Au printemps, ils ont décidé de nommer l'homme politique de carrière Pier Carlo Padoan au poste de président. Padoan avait supervisé la nationalisation de l'éternel casier du Monte dei Paschi di Siena (MI:BMPS) alors qu'il était ministre des finances, mais l'État devait maintenant trouver d'urgence un acheteur privé pour s'en occuper.
BMPS avait prévu de vendre 8 milliards d'euros de créances douteuses et de procéder à une augmentation de capital pour redresser son bilan et permettre un retour à la propriété privée, mais la Banque centrale européenne avait déclaré que ses chiffres ne correspondaient pas à la réalité et lui avait demandé de trouver 700 millions d'euros supplémentaires (selon La Repubblica).
Il n'était pas question pour Mustier de gaspiller tout ce capital accumulé pour résoudre le problème de quelqu'un d'autre, d'autant plus que BMPS avait la réputation de trouver une succession de trous noirs dans ses comptes. Il a donc dû partir.
L'argument du conseil d'administration est qu'Unicredit a besoin de se renforcer en Italie, pour répondre à la consolidation ailleurs. Intesa Sanpaolo SpA (MI:ISP) a fait une prise de contrôle hostile d'UBI Banca au début de l'année, lui donnant une emprise encore plus forte sur le lucratif marché du nord de l'Italie, tandis que le Crédit Agricole (OTC:CRARY) a fait un pas vers le troisième prêteur Creval (MI:PCVI) après avoir essayé de resserrer son alliance avec Banco Bpm (MI:BAMI).

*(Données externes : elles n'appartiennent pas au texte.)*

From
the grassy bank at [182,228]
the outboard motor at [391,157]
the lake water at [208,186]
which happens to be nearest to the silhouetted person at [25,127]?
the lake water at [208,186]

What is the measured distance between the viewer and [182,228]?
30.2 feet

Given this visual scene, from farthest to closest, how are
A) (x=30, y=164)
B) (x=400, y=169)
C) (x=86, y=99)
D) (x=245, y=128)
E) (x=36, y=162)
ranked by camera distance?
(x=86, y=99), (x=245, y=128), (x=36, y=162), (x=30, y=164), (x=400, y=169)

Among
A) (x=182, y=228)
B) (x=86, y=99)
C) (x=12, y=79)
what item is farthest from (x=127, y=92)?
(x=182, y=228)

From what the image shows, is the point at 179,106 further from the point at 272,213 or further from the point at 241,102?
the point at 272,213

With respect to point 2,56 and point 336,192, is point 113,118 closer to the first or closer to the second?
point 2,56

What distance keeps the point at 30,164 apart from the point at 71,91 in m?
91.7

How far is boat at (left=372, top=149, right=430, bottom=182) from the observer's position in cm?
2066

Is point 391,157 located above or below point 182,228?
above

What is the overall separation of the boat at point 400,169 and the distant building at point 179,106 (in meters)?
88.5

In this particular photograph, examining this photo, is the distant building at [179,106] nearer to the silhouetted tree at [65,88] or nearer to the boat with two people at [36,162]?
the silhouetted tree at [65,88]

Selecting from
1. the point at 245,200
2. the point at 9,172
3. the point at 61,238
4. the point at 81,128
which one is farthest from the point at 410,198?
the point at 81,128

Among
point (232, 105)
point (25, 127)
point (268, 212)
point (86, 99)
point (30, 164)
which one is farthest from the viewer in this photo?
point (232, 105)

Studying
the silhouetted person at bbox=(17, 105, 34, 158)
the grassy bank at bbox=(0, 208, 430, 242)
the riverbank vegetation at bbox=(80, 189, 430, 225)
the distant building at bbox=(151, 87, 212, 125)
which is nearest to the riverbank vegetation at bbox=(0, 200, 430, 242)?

La honte est qu'Unicredit, après avoir été une banque véritablement internationale capable de conduire une consolidation au niveau européen, est maintenant condamnée à se replier davantage sur elle-même, à dépendre davantage d'une économie italienne stagnante et, selon toute probabilité, à être moins rentable. Ce pourrait être un addendum décent au livre de Barbara Tuchman de 1984 "La marche de la folie", une réflexion sur la capacité durable des gens à prendre des décisions contraires à leurs intérêts, depuis les Troyens qui ont fait venir le cheval de bois jusqu'aux États-Unis qui ont été aspirés au Vietnam.
C'est une triste fin pour l'une des rares histoires encourageantes à sortir des banques européennes ces dernières années.